* **Reading passage**
■ ■ ■ ■

Then again, maybe she wasn’t kidding. Despite the long odds of success for anyone starting a small business from scratch, Royal Arts Fencing Academy has adapted and expanded to encompass a rich range of edged weapons and combat styles — most notably HEMA, the less cumbersome acronym for Historical European Martial Arts.

“The HEMA groups are like we were 20 years ago, practicing in yoga rooms and parks. Fencing clubs are a natural fit because we have our own space,” revealed Tim Mills, fencing coach and Richey’s business and creative counterpart.

From Lord of the Rings to Game of Thrones, medieval fantasy meets real metal with HEMA. Despite the persistent stigma of ‘nerds with swords’, the mix of fight choreography and full-contact combat surely burns more calories than another boring trip to the gym.

“Someone who starts here with a longsword may also decide to pick up a rapier. There’s a lot of crossover and common skills — distance, timing, angle, and leverage,” explained Frank Zamary, head HEMA instructor. “If you have those basic components, you can fight with any sword.”

Not that there’s a shortage of “nerdoms”, Zamary coyly confessed. And Mills was quick to note the social overlap between evenings spent playing Dungeons & Dragons and wielding actual weapons was quite high at Royal Arts.

“It’s a very nerdy place,” Richey confirmed. “This is the only time you’ll hear parents tell their kids to put down that book and go workout.”

Competitive and recreational fencing haven’t been immune to the increasing fears of parents when it comes to sports, as seen by dramatic declines in youth football in particular. Add to that the common perception of swordplay, and you’d think fencing would be an even tougher sell.

■ ■ ■ ■

* **Given records**
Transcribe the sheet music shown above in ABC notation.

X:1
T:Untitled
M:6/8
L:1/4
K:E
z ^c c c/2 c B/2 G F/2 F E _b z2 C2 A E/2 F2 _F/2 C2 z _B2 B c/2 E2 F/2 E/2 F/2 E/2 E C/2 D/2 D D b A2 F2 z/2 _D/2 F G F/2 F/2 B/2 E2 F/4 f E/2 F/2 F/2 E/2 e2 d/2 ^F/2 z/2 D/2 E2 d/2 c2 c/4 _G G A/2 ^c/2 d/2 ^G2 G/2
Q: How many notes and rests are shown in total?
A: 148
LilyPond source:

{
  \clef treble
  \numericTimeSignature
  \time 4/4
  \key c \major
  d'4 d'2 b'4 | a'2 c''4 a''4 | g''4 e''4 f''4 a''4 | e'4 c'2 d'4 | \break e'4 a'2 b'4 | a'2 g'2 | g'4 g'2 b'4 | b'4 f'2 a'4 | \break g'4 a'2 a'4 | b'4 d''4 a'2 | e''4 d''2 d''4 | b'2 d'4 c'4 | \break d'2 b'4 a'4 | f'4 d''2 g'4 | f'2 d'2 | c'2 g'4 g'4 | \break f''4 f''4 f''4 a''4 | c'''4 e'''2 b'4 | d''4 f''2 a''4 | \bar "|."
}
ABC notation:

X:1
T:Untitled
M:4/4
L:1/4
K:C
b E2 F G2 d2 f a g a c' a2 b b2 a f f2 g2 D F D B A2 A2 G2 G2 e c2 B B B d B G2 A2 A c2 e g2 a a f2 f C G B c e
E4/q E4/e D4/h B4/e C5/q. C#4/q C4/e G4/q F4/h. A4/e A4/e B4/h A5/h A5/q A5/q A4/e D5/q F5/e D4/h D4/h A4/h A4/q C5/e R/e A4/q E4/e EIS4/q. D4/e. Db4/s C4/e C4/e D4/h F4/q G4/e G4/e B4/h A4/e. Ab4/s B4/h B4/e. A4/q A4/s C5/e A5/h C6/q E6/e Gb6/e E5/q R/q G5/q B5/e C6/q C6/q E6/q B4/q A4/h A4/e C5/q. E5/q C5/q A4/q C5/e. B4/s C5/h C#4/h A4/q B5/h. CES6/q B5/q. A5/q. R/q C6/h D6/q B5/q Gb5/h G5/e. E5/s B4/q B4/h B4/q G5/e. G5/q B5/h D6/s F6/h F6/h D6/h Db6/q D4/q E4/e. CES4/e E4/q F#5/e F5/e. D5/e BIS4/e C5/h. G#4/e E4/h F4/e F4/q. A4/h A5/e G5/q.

■ ■ ■ ■

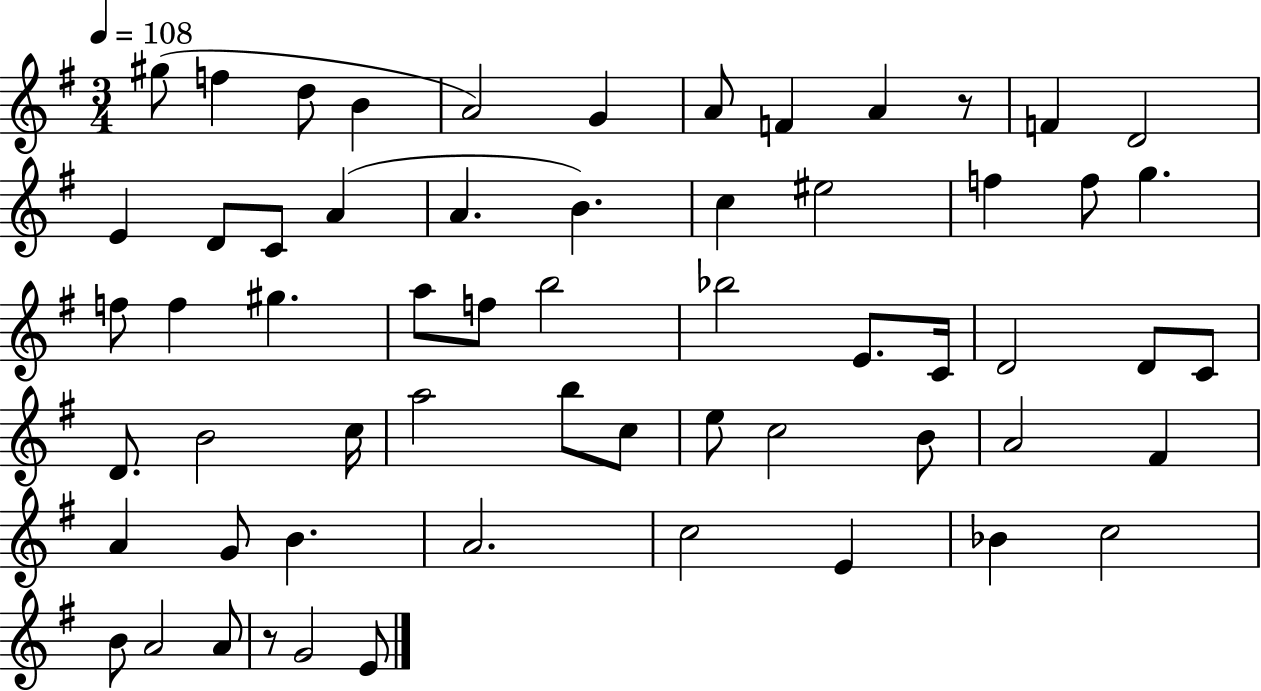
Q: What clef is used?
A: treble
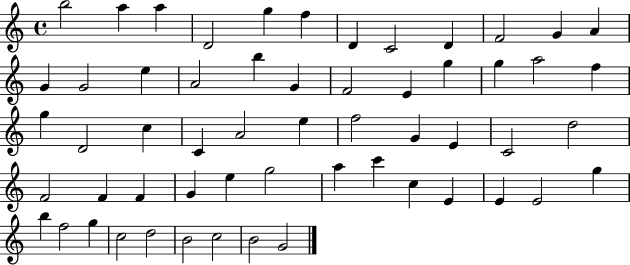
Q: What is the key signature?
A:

■ ■ ■ ■

* **The tasks**
**1)** In the fencing article above, rewrite the paragraph that begins "Someone who starts here with a longsword" in shorter form, keeping its main facts.
**2)** Tell whether each statement agrees with the fencing article, and back up each yes or no with the deciding words from it.
(a) Tim Mills is the head HEMA instructor.
(b) HEMA stands for Historical European Martial Arts.
(c) Youth football has seen dramatic declines.
**3)** Reproduce the part of the fencing article starting at "From Lord of" and ending at "to the gym.".

* **Answers for the exercise**
**1)** Frank Zamary, the head HEMA instructor, says a student who starts with a longsword may also take up a rapier. The weapons share basic skills: distance, timing, angle, and leverage. Anyone with those basics can fight with any sword.

**2)**
(a) No: "Frank Zamary, head HEMA instructor."
(b) Yes: "HEMA, the less cumbersome acronym for Historical European Martial Arts."
(c) Yes: "dramatic declines in youth football in particular."

**3)**
From Lord of the Rings to Game of Thrones, medieval fantasy meets real metal with HEMA. Despite the persistent stigma of ‘nerds with swords’, the mix of fight choreography and full-contact combat surely burns more calories than another boring trip to the gym.